4 Arguments Against Pittsburgh Drafting a QB

The ever fickle nature of fans with nothing else to give attention to during the offseason has created a made up argument for the Steelers to take a quarterback in this year’s upcoming NFL Draft.

My reaction to this is: yikes!

Okay, let me step back a second, before I get on my soapbox. Yes, Ben Roethlisberger missed 4 games last season and was banged around in and knocked out of several of them. I’m not sure that’s an indictment that Pittsburgh needs another quarterback, nor do I think drafting one is a good idea. Here’s why:

Lack of Draft Picks

The Steelers picked up a compensatory draft pick for losing Brice McCain (the previous season) and another draft pick for trading Brad Wing last year. This helps make up for the two picks they lost when they traded for Josh Scobee and Brandon Boykin. But it doesn’t necessarily make the team “whole” when it comes to the value of those picks. Perhaps if they had more picks available, they could take a flyer on a QB (as they did with Landry Jones several years ago) but I don’t see that happening, for other reasons.

Value of Draft Position and Player Available

Pittsburgh will already be selecting later in each round than their competition, by virtue of making it into the Divisional playoff round. They are seated as the 25th pick in the draft, an area where a first or second round quarterback selection would maybe be a solid pick. However, I can almost certainly guarantee that if they chose a quarterback in either of the first two rounds, it wouldn’t be the best quarterback in the draft, nor would it be one of the top players, as other teams are still seeking a franchise signal caller.

Keep in mind, the Steelers moved up the draft board in 2004 to select Ben Roethlisberger.
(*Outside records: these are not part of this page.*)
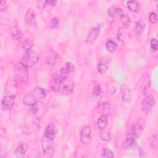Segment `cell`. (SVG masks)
Returning <instances> with one entry per match:
<instances>
[{
  "label": "cell",
  "instance_id": "1",
  "mask_svg": "<svg viewBox=\"0 0 158 158\" xmlns=\"http://www.w3.org/2000/svg\"><path fill=\"white\" fill-rule=\"evenodd\" d=\"M14 73L17 82L24 84L28 79V67L21 62H17L14 66Z\"/></svg>",
  "mask_w": 158,
  "mask_h": 158
},
{
  "label": "cell",
  "instance_id": "2",
  "mask_svg": "<svg viewBox=\"0 0 158 158\" xmlns=\"http://www.w3.org/2000/svg\"><path fill=\"white\" fill-rule=\"evenodd\" d=\"M69 72L65 68H60L52 75L51 88L54 91H58L60 85L69 78Z\"/></svg>",
  "mask_w": 158,
  "mask_h": 158
},
{
  "label": "cell",
  "instance_id": "3",
  "mask_svg": "<svg viewBox=\"0 0 158 158\" xmlns=\"http://www.w3.org/2000/svg\"><path fill=\"white\" fill-rule=\"evenodd\" d=\"M39 59L38 53L35 51H27L22 57L21 62L28 68H30L35 65Z\"/></svg>",
  "mask_w": 158,
  "mask_h": 158
},
{
  "label": "cell",
  "instance_id": "4",
  "mask_svg": "<svg viewBox=\"0 0 158 158\" xmlns=\"http://www.w3.org/2000/svg\"><path fill=\"white\" fill-rule=\"evenodd\" d=\"M155 104V100L154 97L148 94L144 97L141 103V109L144 114H148L152 110Z\"/></svg>",
  "mask_w": 158,
  "mask_h": 158
},
{
  "label": "cell",
  "instance_id": "5",
  "mask_svg": "<svg viewBox=\"0 0 158 158\" xmlns=\"http://www.w3.org/2000/svg\"><path fill=\"white\" fill-rule=\"evenodd\" d=\"M145 126V120L143 118L138 119L131 127L128 135L134 137H139L143 133Z\"/></svg>",
  "mask_w": 158,
  "mask_h": 158
},
{
  "label": "cell",
  "instance_id": "6",
  "mask_svg": "<svg viewBox=\"0 0 158 158\" xmlns=\"http://www.w3.org/2000/svg\"><path fill=\"white\" fill-rule=\"evenodd\" d=\"M73 83L69 78L64 81L59 88V92L63 94H70L73 92Z\"/></svg>",
  "mask_w": 158,
  "mask_h": 158
},
{
  "label": "cell",
  "instance_id": "7",
  "mask_svg": "<svg viewBox=\"0 0 158 158\" xmlns=\"http://www.w3.org/2000/svg\"><path fill=\"white\" fill-rule=\"evenodd\" d=\"M51 140H49L46 138L41 141V146L44 154L47 156L51 157L54 154V149L51 143Z\"/></svg>",
  "mask_w": 158,
  "mask_h": 158
},
{
  "label": "cell",
  "instance_id": "8",
  "mask_svg": "<svg viewBox=\"0 0 158 158\" xmlns=\"http://www.w3.org/2000/svg\"><path fill=\"white\" fill-rule=\"evenodd\" d=\"M14 105V96L7 95L3 98L1 101V107L3 110H11Z\"/></svg>",
  "mask_w": 158,
  "mask_h": 158
},
{
  "label": "cell",
  "instance_id": "9",
  "mask_svg": "<svg viewBox=\"0 0 158 158\" xmlns=\"http://www.w3.org/2000/svg\"><path fill=\"white\" fill-rule=\"evenodd\" d=\"M25 20L28 27H33L35 26V12L33 9L29 8L27 10L25 15Z\"/></svg>",
  "mask_w": 158,
  "mask_h": 158
},
{
  "label": "cell",
  "instance_id": "10",
  "mask_svg": "<svg viewBox=\"0 0 158 158\" xmlns=\"http://www.w3.org/2000/svg\"><path fill=\"white\" fill-rule=\"evenodd\" d=\"M91 130L89 127H84L80 132V140L84 144H89L91 142Z\"/></svg>",
  "mask_w": 158,
  "mask_h": 158
},
{
  "label": "cell",
  "instance_id": "11",
  "mask_svg": "<svg viewBox=\"0 0 158 158\" xmlns=\"http://www.w3.org/2000/svg\"><path fill=\"white\" fill-rule=\"evenodd\" d=\"M99 34V27L98 26L91 28L89 31L88 35L86 38V44H92L95 41V40L98 37Z\"/></svg>",
  "mask_w": 158,
  "mask_h": 158
},
{
  "label": "cell",
  "instance_id": "12",
  "mask_svg": "<svg viewBox=\"0 0 158 158\" xmlns=\"http://www.w3.org/2000/svg\"><path fill=\"white\" fill-rule=\"evenodd\" d=\"M57 128L54 125H49L46 127L43 131V136L44 138L49 139L52 140L55 138L57 134Z\"/></svg>",
  "mask_w": 158,
  "mask_h": 158
},
{
  "label": "cell",
  "instance_id": "13",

He was the third QB taken with the eleventh overall pick.

Big Ben was chosen after Eli Manning and Philip Rivers, but the players after him are an indication of the sharp drop in talent after the first few marquee players go: J.P. Losman (1), Matt Schaub (3), Luke McCown (4) and Craig Krenzel (5). Ten more quarterbacks would be selected after Krenzel: only one of their careers (Jim Sorgi, 6th round pick by Indianapolis) would last beyond 2005, a total of 2 seasons in the league. (Sorgi himself would hang on until 2009 as a backup to Peyton Manning.)

Even going back to the 2012 draft, which would be 5 years after the 2016 edition is complete, the field of franchise quarterbacks is also hazy. Most still have a job in the NFL: Andrew Luck, Robert Griffin III, Ryan Tannehill, and Brandon Weeden were all first round selections. Griffin and Weeden are currently free agents. Weeden has played for 3 teams in 4 seasons.

Brock Osweiler just signed a huge contract, but only has 7 career starts. Russell Wilson is arguably the exception to the rule, a franchise QB found in the third round. Nick Foles and Kirk Cousins are two more notable names still hanging on.

The misnomer, with exception of Osweiler, is that each of these quarterbacks were given an opportunity to compete for a starting position (or drafted to be the starter.) This would not be the situation in Pittsburgh.

Aaron Rodgers

I always hear about the Packers drafting Aaron Rodgers, when the argument for the “second coming” is made in regard to the Steelers taking a QB. The Rodgers situation in the 2005 draft is a lot different than the Steelers situation in the upcoming 2016 draft.

At the time, Brett Favre, the Packers franchise quarterback, was turning 36 years old. The Packers were probably not looking to take a QB either, but Rodgers story is not unlike some other franchise quarterbacks who had a dramatic fall in the early rounds of the NFL draft: he was chosen as the 24th overall pick.

Favre would only play 2 more seasons in Green Bay.

At age 33, Ben just signed a 4 year contract extension which keeps him with the Steelers through 2019, or at 37 years of age.

In other words, the Steelers are setup to start looking for Ben’s heir apparent… in the near future. Basing my assumption off of good health and the Favre scenario, we might look for the Steelers to start their search in 2018 or later.

Other Positions of Need

With the decreasing quality of talent beyond the first few rounds at any position, why would the Steelers want to burn an early draft selection on a higher quality quarterback, when they already have a future Hall of Famer at the same position? The choice should be made on an objectively more talented player at a position of need. Some of those positions where the Steelers could use an upgrade include cornerback, safety and possibly a nose tackle or swing defensive lineman who could spell Cameron Heyward or Stephon Tuitt.

If you like that idea (as I do) then you can see why taking a luxury pick who will only serve as a backup is a bad idea. Combine the idea with what just happened in Denver with the Osweiler situation, and a QB taken in 2016 may not ever see the field before Ben’s contract expires, leave via free agency, and leave the Steelers without any suitable option under center.